The town of Cerreto Alpi retains a historical center of great architectural interest. The town is divided into 3 big housing centers, named respectively, the 2Pizza", the "Stette", Furloni houses, which occupy the peak of a narrow arenaceous ridge wedged in the delta of the Cerretano canal and the Secchia river.
The hamlet is not far from Tuscany and the dialects of the that region influenced the local dialect. At Stette an antique construction still bears the name "Captain's house" in remembrance perhaps of the ducal regiment which was stationed there to control the nearby pass.
The particular geographical position has also influenced the life of the town and traces of the antique road to Lunigiana are visible in un-paved mule roads, filled with secular majesties, which crossed the horror of the Schiocchi, and in a few buildings in the town.
Amongst the latter there's a 17th century tavern on whose surface you can see a concio with the following saying there engraved: "full I await you but not satiated, full I'll make you but then very hungry".
The church of San Giovanni is undoubtedly the biggest attraction.
The architectural patrimony of Cerreto Alpi is made up of characteristic double weathered buildings with surface layer made of slabs, locally known as "piagne".
Numerous small slab rock courts, with adjacent loggias, create a movement to the building which you arrive at through lowered arch underpasses.
The buildings are bunched, next to each other and distributed in a way as to oppose each other efficiently against adverse conditions, with numerous covered passages and narrow paved streets to the side of which numerous tabernacles with praiseworthy marble bas-reliefs rise.

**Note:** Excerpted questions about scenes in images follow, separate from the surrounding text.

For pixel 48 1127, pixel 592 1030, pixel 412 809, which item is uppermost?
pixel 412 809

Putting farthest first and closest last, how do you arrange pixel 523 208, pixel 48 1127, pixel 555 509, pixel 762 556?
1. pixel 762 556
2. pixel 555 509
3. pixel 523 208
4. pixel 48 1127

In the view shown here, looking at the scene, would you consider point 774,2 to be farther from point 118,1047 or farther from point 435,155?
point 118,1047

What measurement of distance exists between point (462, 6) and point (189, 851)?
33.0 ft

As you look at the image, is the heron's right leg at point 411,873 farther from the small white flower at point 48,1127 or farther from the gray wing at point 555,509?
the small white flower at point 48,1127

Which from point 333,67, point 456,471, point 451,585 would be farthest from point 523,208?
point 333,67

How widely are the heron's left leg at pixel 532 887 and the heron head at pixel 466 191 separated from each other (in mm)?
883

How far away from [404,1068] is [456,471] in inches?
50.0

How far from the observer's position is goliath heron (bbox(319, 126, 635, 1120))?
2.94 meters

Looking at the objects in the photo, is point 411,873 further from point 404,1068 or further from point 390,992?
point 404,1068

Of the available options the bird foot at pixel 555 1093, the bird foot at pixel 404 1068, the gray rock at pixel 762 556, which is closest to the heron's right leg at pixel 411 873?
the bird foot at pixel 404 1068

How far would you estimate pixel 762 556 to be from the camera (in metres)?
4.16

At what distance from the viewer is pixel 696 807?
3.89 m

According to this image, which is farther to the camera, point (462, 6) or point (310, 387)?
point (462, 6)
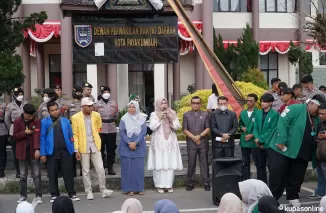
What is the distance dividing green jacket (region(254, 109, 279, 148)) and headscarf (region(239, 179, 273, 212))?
3.48 m

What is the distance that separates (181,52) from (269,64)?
20.3ft

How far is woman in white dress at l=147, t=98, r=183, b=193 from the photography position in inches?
416

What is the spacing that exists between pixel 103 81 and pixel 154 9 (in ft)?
38.9

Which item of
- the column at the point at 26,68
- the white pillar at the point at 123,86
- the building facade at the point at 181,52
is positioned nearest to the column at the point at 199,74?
the building facade at the point at 181,52

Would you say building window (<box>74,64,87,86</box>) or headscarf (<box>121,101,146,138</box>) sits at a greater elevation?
building window (<box>74,64,87,86</box>)

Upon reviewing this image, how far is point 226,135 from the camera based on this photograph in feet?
34.3

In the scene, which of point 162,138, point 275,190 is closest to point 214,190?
point 275,190

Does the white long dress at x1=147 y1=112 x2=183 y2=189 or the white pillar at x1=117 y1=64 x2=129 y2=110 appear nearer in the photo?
the white long dress at x1=147 y1=112 x2=183 y2=189

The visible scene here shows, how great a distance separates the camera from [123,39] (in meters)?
13.6

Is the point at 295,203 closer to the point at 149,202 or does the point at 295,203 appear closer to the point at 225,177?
the point at 225,177

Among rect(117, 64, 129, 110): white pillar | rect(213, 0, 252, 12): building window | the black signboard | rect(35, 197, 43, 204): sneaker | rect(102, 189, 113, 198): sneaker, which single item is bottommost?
rect(35, 197, 43, 204): sneaker

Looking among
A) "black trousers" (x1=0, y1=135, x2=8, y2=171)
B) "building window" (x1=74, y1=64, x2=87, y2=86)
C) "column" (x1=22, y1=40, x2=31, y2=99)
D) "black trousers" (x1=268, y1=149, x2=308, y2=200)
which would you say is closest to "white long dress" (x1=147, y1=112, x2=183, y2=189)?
"black trousers" (x1=268, y1=149, x2=308, y2=200)

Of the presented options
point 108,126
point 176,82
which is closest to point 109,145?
point 108,126

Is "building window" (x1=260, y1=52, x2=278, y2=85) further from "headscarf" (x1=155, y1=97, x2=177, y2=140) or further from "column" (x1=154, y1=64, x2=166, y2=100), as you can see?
"headscarf" (x1=155, y1=97, x2=177, y2=140)
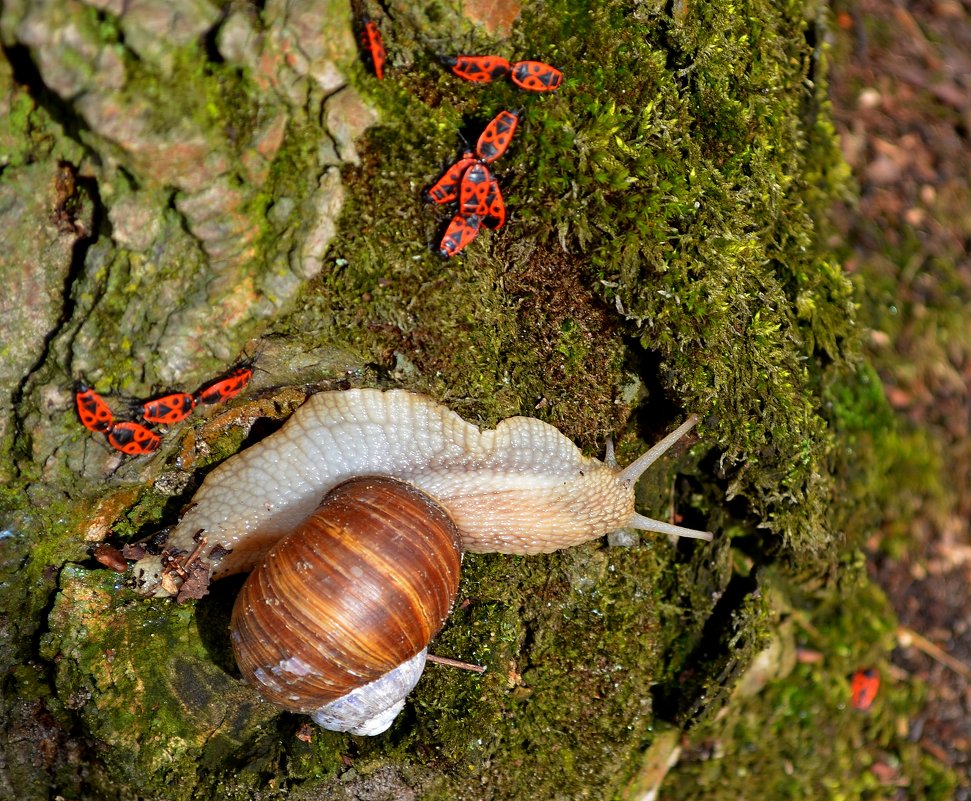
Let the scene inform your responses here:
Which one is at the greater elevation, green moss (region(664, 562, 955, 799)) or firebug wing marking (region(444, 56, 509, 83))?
firebug wing marking (region(444, 56, 509, 83))

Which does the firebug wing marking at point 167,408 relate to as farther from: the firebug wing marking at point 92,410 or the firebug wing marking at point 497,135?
the firebug wing marking at point 497,135

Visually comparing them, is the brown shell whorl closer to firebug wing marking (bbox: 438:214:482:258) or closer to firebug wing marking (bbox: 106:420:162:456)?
firebug wing marking (bbox: 106:420:162:456)

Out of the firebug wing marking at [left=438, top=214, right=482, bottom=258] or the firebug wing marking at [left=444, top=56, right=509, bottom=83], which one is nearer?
the firebug wing marking at [left=444, top=56, right=509, bottom=83]

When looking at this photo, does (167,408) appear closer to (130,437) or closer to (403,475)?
(130,437)

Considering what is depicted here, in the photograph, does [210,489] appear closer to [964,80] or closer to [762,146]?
[762,146]

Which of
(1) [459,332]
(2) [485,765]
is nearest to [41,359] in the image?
(1) [459,332]


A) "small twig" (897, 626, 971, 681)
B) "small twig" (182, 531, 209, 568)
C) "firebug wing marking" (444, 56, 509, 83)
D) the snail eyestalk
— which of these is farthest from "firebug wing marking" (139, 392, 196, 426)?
"small twig" (897, 626, 971, 681)

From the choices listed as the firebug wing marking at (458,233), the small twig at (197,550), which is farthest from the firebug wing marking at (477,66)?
the small twig at (197,550)
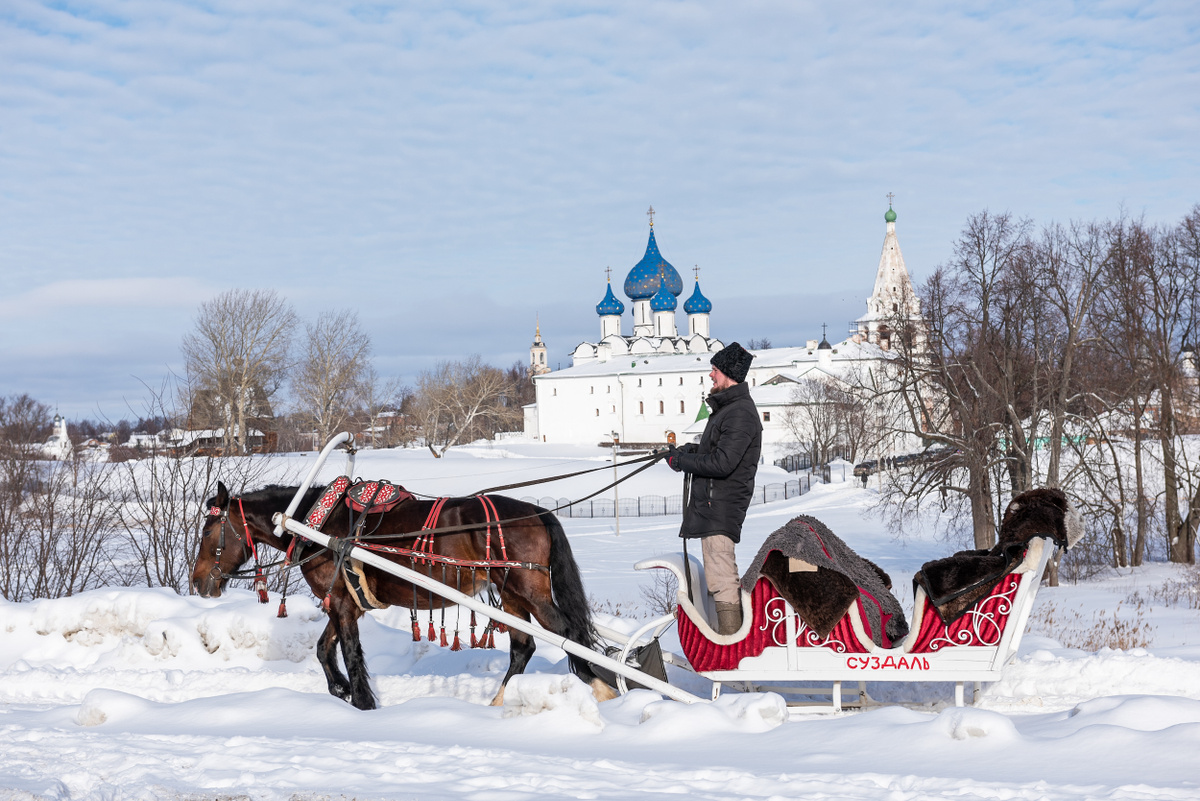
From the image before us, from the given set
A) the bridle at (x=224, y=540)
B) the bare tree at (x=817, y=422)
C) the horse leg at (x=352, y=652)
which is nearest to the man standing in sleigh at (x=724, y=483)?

Talented artists, probably Tuscan, depicted images of the most revered saints such as Sant'Antonio and the Blessed Virgin and there is often a familiar signature and a date.
Numerous round-arch portals surmounted by engraved pinnacles of the 18th – 19th century and squared windows o finely pebbled sandstone stand out from the houses which face the streets.
Among the vast chestnut woods, not far from the town, there are still a few grinders for chestnuts belonging to the 17th century.
An antique stone for vertical milling of faggio oil, kept near the ruins of the medieval church of S. Maria di Nasseta, reminds one of the food production technique now forgotten.